:: Task goal ::
From the forum thread on aquarium plant lighting, reproduce everything from "## Freemananana (Jan" down to "(wattage, length, etc)".

:: Quoted text ::
-- Start --

# Do i have enough light to grow my plants?



## azazan (Aug 17, 2014)

I tried asking this in the light section but no'one bothered to reply.. I would really like to know if i got enough light in my tank. I did tons of research but there seems to be no real answer.. I got a juwel trigon 190 with 3 10000k led sera x-change tubes

Plants have been installed today, just adding some moss to the wood when these plants have settled in(if they do)

I alqo have a diy co2 system running


----------



## Freemananana (Jan 2, 2015)

I can tell you those lights are too 'blue' for planted tanks, generally speaking. 6500K is usually the go-to light temperature. Also, you really didn't tell us much about the lights themselves. Wattage and links would help. Supply this information and you'll get some better help:

1. Tank height and other dimensions
2. Light information (wattage, length, etc)

-- End --

[Photo labels with bounding boxes]
-- Start --

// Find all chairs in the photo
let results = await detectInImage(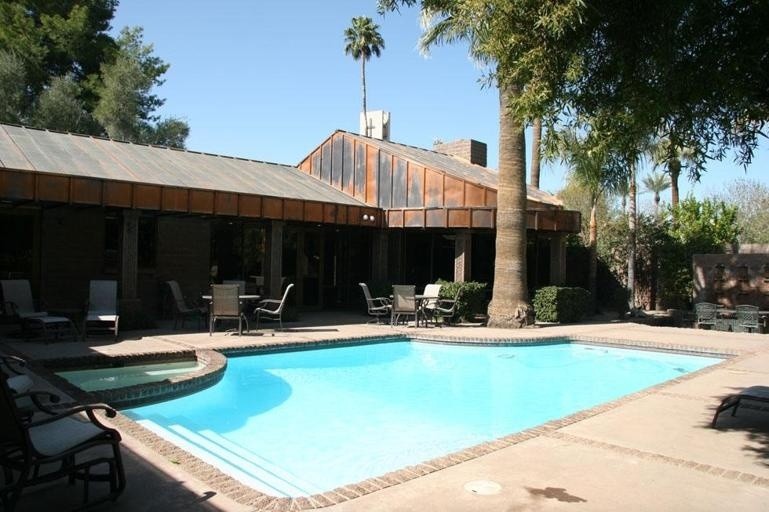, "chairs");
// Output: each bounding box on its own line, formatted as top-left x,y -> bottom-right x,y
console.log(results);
677,301 -> 769,334
0,278 -> 119,344
166,279 -> 295,335
712,386 -> 769,427
359,281 -> 463,328
0,353 -> 126,512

-- End --

:: Finished exercise ::
## Freemananana (Jan 2, 2015)

I can tell you those lights are too 'blue' for planted tanks, generally speaking. 6500K is usually the go-to light temperature. Also, you really didn't tell us much about the lights themselves. Wattage and links would help. Supply this information and you'll get some better help:

1. Tank height and other dimensions
2. Light information (wattage, length, etc)